Spatial question entries:
## Begin
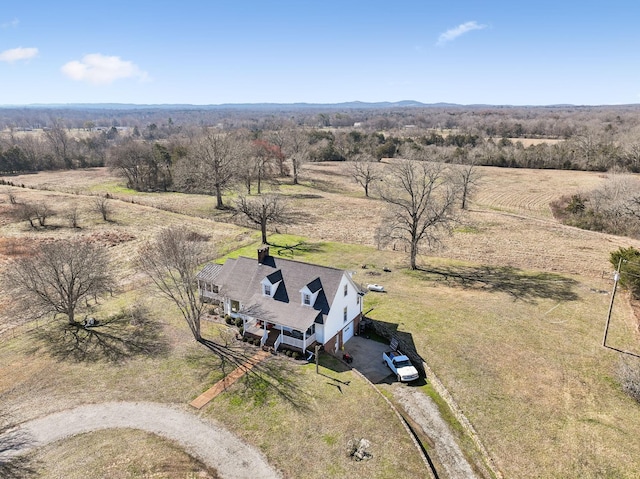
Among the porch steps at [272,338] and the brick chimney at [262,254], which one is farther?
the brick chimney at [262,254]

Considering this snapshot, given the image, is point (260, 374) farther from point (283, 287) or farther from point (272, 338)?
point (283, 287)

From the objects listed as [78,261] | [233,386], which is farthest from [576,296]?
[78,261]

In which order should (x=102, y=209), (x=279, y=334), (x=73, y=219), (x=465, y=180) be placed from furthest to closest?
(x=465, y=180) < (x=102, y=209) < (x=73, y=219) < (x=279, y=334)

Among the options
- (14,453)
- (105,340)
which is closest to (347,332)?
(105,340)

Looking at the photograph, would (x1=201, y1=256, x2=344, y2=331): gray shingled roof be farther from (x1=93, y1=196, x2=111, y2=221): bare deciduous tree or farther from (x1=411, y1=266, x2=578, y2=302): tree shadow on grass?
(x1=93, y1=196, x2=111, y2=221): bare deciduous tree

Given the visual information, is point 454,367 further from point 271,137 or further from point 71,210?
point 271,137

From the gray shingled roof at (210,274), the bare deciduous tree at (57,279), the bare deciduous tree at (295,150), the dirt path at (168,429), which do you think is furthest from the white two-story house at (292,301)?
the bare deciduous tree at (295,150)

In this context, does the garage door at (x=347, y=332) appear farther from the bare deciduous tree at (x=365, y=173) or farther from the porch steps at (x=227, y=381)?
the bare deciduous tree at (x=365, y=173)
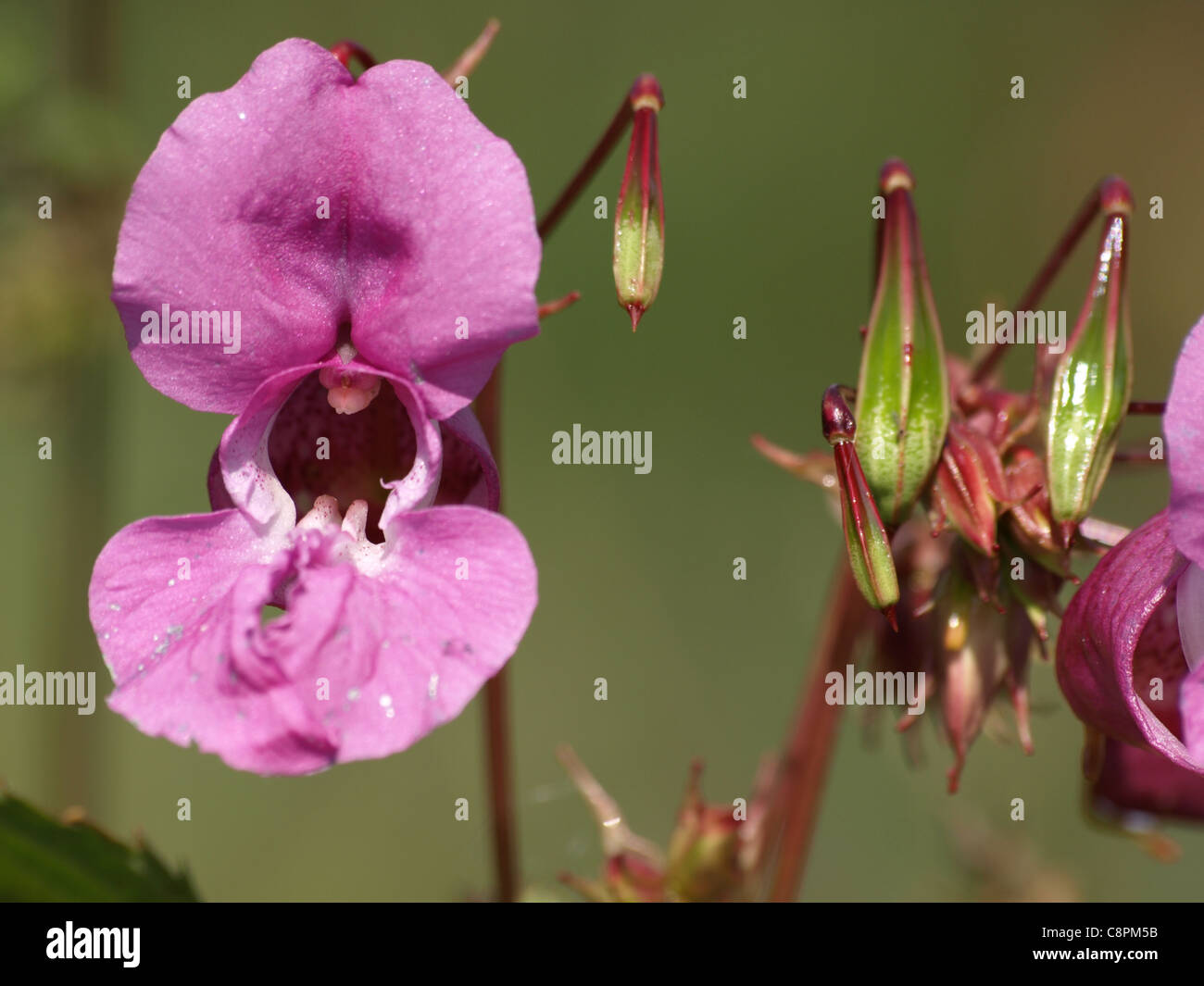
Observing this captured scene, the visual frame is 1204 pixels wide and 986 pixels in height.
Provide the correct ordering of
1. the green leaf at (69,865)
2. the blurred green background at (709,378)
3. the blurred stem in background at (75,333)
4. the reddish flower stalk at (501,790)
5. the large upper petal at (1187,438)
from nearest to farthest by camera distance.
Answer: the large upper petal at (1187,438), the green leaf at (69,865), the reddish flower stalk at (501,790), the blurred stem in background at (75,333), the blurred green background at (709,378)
## End
Objective:
Reproduce every line of the material above word for word, omitting the pictures.

The response:
Among the porch steps at [272,338] and the brick chimney at [262,254], which one is farther?
the brick chimney at [262,254]

Considering this snapshot, given the image, is point (260, 374) farther from point (283, 287) or farther from point (272, 338)?
point (283, 287)

From the objects listed as [78,261] | [233,386], which is farthest from [576,296]?
[78,261]

In which order should (x=102, y=209), (x=279, y=334), (x=73, y=219), (x=465, y=180) be placed from furthest to closest?
(x=465, y=180) < (x=102, y=209) < (x=73, y=219) < (x=279, y=334)

Among the options
- (14,453)
- (105,340)
which is closest to (347,332)?
(105,340)

Looking at the photograph, would (x1=201, y1=256, x2=344, y2=331): gray shingled roof be farther from (x1=93, y1=196, x2=111, y2=221): bare deciduous tree or farther from (x1=411, y1=266, x2=578, y2=302): tree shadow on grass?
(x1=93, y1=196, x2=111, y2=221): bare deciduous tree

Given the visual information, is point 454,367 further from point 271,137 or further from point 71,210?
point 271,137

From the gray shingled roof at (210,274), the bare deciduous tree at (57,279), the bare deciduous tree at (295,150), the dirt path at (168,429), which do you think is furthest from the white two-story house at (292,301)?
the bare deciduous tree at (295,150)

In this context, does the garage door at (x=347, y=332) appear farther from the bare deciduous tree at (x=365, y=173) or farther from the porch steps at (x=227, y=381)?
the bare deciduous tree at (x=365, y=173)
Observing this captured scene, the visual frame is 1204 pixels wide and 986 pixels in height.
Provide the correct ordering of
1. the green leaf at (69,865)
2. the blurred green background at (709,378)
3. the blurred stem in background at (75,333)
4. the reddish flower stalk at (501,790)
5. the large upper petal at (1187,438)
from nearest to farthest by camera distance.
Answer: the large upper petal at (1187,438), the green leaf at (69,865), the reddish flower stalk at (501,790), the blurred stem in background at (75,333), the blurred green background at (709,378)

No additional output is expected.